## Document passage
============================================================

Single by Bon Jovi

from the album Keep the Faith
- Released: September 20, 1993
- Length: 5:52 (album version); 4:24 (Clearmoutain mix);
- Label: Mercury; Jambco;
- Songwriter: Jon Bon Jovi
- Producer: Bob Rock

Bon Jovi singles chronology
| "I'll Sleep When I'm Dead" (1993) | "I Believe" (1993) | "Dry County" (1994) |

Music video
- "I Believe" on YouTube

= I Believe (Bon Jovi song) =

1993 single by Bon Jovi

"I Believe" is a song by American rock band Bon Jovi. Written by Jon Bon Jovi, it was released in September 20, 1993, by Mercury and Jambco, as the fifth single from their fifth studio album, Keep the Faith (1992). The single reached number 11 in the United Kingdom and number 40 in Australia.

============================================================

## Record set
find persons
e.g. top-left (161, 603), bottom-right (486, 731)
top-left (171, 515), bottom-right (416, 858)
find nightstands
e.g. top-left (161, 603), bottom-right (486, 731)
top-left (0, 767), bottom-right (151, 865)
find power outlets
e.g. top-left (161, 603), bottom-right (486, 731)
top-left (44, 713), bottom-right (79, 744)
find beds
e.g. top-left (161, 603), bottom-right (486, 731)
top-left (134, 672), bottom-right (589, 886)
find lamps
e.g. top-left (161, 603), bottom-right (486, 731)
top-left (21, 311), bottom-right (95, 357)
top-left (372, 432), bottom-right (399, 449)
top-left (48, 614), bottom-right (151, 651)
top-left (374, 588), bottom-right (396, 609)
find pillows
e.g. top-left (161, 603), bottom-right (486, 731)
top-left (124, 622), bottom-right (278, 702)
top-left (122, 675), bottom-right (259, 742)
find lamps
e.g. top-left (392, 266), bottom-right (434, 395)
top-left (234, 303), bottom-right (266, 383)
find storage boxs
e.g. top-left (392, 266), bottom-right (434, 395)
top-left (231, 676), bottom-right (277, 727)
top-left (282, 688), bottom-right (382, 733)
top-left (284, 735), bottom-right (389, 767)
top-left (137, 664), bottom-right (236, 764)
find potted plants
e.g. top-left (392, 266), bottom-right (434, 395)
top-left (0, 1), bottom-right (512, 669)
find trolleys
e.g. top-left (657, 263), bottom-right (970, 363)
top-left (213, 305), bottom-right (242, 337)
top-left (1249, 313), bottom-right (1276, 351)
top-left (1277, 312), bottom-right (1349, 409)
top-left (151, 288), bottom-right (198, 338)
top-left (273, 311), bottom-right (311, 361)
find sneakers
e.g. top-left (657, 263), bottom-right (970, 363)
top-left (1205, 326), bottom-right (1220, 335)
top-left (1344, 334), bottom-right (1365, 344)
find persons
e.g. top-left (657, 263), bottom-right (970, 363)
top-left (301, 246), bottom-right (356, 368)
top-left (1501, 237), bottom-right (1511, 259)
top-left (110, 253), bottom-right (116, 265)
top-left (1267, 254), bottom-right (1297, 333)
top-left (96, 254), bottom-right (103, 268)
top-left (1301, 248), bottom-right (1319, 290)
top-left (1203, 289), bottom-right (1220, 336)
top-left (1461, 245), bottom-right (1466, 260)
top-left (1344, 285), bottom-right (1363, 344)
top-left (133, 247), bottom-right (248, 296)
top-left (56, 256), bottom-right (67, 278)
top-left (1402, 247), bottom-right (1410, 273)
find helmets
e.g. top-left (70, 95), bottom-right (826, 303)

============================================================

## Task requirements
From the "I Believe" song page above, list each single in the Bon Jovi singles chronology along with its year.

## Answer to the exercise
- "I'll Sleep When I'm Dead" (1993)
- "I Believe" (1993)
- "Dry County" (1994)